Comment from another thread back when China bought about 10 of these:
...The 747 cargo version has a nose door allowing it to load oversized cargo for which freight airlines charge premium prices. The A380F will be more suited to carrying packages for UPS or FedEx than industrial cargoes that Cargolux and other freight lines carry. The A380F will have more range than the 747 Advanced freighter allowing nonstop freight service from the US to China, but most freight lines don’t care if they need to make an extra stop. Freighers are designed with less range than the passenger variants of the same aircraft so they can haul more weight. They also tend to have stronger landing gear in order to land with more weight. Passenger planes carry more fuel and burn it off before landing so they are lighter by the time they land.

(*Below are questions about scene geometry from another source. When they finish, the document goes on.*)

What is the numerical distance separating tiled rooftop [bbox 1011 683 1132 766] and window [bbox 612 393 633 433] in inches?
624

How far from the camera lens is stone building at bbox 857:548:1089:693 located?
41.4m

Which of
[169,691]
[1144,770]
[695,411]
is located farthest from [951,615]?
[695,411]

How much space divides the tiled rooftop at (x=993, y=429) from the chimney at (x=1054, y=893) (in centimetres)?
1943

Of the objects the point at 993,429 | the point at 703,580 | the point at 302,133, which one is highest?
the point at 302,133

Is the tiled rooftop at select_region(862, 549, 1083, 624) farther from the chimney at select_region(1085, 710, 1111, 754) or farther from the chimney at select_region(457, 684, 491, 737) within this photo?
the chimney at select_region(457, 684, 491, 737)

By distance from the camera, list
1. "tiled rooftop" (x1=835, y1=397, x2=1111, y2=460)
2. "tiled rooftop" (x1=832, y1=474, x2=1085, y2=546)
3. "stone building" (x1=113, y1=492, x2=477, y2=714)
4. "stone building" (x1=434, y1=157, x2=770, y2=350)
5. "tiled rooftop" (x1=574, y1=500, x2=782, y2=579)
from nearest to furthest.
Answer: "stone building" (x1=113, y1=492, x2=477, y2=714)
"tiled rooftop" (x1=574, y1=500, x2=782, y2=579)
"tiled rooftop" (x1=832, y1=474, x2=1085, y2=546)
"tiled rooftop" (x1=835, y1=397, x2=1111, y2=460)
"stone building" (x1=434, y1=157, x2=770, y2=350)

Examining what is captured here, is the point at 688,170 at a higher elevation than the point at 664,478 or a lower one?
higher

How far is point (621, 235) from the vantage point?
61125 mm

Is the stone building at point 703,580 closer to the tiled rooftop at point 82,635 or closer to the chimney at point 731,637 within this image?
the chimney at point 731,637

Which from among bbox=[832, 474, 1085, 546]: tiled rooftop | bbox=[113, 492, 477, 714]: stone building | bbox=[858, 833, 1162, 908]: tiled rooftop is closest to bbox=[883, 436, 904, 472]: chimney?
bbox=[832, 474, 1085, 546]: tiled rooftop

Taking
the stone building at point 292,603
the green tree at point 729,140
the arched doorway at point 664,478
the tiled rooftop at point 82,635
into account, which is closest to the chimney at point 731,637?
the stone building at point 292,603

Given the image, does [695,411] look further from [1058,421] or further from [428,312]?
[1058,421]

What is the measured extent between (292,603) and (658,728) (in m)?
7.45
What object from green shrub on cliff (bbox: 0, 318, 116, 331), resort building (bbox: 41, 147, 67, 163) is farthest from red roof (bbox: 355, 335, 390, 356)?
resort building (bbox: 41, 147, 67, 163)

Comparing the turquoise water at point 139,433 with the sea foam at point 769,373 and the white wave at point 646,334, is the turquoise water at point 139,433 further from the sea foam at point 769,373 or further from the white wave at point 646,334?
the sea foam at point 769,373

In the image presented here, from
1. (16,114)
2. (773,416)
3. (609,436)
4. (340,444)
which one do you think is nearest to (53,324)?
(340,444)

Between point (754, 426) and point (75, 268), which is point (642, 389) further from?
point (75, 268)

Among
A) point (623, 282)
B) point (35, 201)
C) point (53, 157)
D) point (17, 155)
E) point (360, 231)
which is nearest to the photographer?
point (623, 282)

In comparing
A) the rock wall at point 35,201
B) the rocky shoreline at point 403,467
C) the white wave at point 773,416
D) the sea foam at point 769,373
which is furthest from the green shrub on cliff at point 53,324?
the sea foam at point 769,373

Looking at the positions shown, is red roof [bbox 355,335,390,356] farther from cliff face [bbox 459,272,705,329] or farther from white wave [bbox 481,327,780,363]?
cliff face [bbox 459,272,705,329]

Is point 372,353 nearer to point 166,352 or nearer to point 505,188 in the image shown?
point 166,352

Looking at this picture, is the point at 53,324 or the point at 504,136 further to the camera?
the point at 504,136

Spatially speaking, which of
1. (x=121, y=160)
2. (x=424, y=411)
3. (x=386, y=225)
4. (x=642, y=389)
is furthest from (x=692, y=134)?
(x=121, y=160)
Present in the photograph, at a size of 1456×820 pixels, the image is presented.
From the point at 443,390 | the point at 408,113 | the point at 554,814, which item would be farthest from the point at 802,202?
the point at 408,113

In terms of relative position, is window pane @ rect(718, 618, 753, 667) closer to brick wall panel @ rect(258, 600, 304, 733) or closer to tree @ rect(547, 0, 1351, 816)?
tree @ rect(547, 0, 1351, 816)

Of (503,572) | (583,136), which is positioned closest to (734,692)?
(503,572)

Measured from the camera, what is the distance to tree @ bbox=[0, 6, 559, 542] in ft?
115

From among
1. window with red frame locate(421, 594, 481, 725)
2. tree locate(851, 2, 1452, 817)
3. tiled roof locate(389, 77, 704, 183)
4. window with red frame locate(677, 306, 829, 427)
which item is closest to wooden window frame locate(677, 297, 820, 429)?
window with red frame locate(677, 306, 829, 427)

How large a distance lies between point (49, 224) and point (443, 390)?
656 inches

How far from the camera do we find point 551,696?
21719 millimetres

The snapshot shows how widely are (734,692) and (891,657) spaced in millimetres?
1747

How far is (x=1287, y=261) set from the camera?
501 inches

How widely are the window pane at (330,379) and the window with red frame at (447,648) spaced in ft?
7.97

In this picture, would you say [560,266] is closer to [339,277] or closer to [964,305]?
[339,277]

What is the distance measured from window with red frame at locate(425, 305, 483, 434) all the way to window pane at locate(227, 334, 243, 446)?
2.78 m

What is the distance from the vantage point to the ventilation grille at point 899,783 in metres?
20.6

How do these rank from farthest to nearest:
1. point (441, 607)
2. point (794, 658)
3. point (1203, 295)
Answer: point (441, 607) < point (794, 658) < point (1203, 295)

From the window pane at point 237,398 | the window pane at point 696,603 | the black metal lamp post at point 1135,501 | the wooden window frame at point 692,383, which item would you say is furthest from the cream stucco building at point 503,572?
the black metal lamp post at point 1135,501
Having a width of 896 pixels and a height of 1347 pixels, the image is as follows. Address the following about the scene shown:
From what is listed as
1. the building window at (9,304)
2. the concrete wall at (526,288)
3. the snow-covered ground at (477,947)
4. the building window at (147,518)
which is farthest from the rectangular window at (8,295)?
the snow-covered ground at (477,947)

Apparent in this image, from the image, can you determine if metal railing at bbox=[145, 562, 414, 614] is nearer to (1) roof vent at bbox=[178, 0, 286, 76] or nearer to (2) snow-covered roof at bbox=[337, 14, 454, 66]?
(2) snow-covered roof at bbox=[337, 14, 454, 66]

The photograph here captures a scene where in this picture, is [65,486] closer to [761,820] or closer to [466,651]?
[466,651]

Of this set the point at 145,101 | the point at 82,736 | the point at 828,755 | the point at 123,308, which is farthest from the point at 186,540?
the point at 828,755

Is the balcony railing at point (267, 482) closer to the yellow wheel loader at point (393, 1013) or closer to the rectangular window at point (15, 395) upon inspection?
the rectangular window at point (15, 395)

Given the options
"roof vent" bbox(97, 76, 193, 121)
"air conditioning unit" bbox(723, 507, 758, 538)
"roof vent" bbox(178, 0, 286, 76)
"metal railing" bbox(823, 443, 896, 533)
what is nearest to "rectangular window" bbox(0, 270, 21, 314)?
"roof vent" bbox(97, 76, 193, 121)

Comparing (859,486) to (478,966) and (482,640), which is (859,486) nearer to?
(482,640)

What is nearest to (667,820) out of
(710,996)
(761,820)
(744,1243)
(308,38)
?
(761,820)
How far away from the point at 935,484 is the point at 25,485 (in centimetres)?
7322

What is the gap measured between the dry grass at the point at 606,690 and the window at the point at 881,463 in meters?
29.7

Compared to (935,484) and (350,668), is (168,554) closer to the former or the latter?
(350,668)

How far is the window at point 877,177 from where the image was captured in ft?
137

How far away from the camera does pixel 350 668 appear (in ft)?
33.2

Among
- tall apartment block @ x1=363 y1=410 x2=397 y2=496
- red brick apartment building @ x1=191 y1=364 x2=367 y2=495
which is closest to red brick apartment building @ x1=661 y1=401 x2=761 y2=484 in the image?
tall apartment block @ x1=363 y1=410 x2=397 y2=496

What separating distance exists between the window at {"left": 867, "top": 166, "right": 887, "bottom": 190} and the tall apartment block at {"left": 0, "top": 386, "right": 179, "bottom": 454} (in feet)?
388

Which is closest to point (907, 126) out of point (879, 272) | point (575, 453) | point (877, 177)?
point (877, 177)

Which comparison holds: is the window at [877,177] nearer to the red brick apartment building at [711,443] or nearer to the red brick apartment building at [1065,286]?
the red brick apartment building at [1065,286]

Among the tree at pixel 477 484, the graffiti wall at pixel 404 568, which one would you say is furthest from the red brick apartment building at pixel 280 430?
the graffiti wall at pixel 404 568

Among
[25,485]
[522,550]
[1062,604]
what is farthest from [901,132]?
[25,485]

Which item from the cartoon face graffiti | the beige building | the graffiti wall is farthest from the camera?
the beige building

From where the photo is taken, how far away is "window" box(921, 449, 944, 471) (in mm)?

6 posted on 7/21/2005, 7:21:28 AM by Paleo Conservative
Do you have a link to breaking news, dforest? Did I miss something?
Wouldn't Israel/US have prevented that? Lots of people online have been following this on FlightRadar, etc. so I'm sure Israeli/US intelligence has been following this too. On the other hand, we may have been allowing it if they were evacuating personnel, as suggested above.
My thought also
For taking heavy bulky cargo not passengers....
Maybe China is in the market for cut rate “strategic metal.” Or scrap to discretely reprocess.
Persian rugs to resell.
Flights (and also truck convoys) that a lot of people have conveniently forgotten.
“Perhaps they REMOVED things from Iran, like Chinese scientists and other support staff helping Iran with nukes, etc.”
Undoubtedly correct.
Or the Russian Su-35s Russia sold to China.
It has been a few years since I looked at this, but...I recall that the A380 was not structurally suited to be modified as a cargo carrier, except perhaps as a carrier of a high volume of smaller packages, not large cargos the way a 747, C-17, or even a C-5 might carry.
I could be wrong, but that is what I recall. Has something changed, like a new variant of the A-380 that I am unaware of?
China is filling the vacuum before Israel can... This should have been seen coming. Those should have been shot down “by accident” as soon as they entered Iranian air space.
There isn't a dedicated cargo variant of the Airbus A380. While Airbus did initially plan for an A380F freighter, it was ultimately canceled due to various factors including the weak freight market and design limitations of the A380. Although the A380 has a large cargo capacity, its design makes it more suitable for passenger transport than for dedicated cargo operations.
There is no doubt it is an impressively large bird, but cargo would not be its forte due to limitations.
Chinese knock offs of Russian systems that are proven failures—The AA system will be welcome and they might really work and take out a few Israeli F-16s. Too Little, Too Late.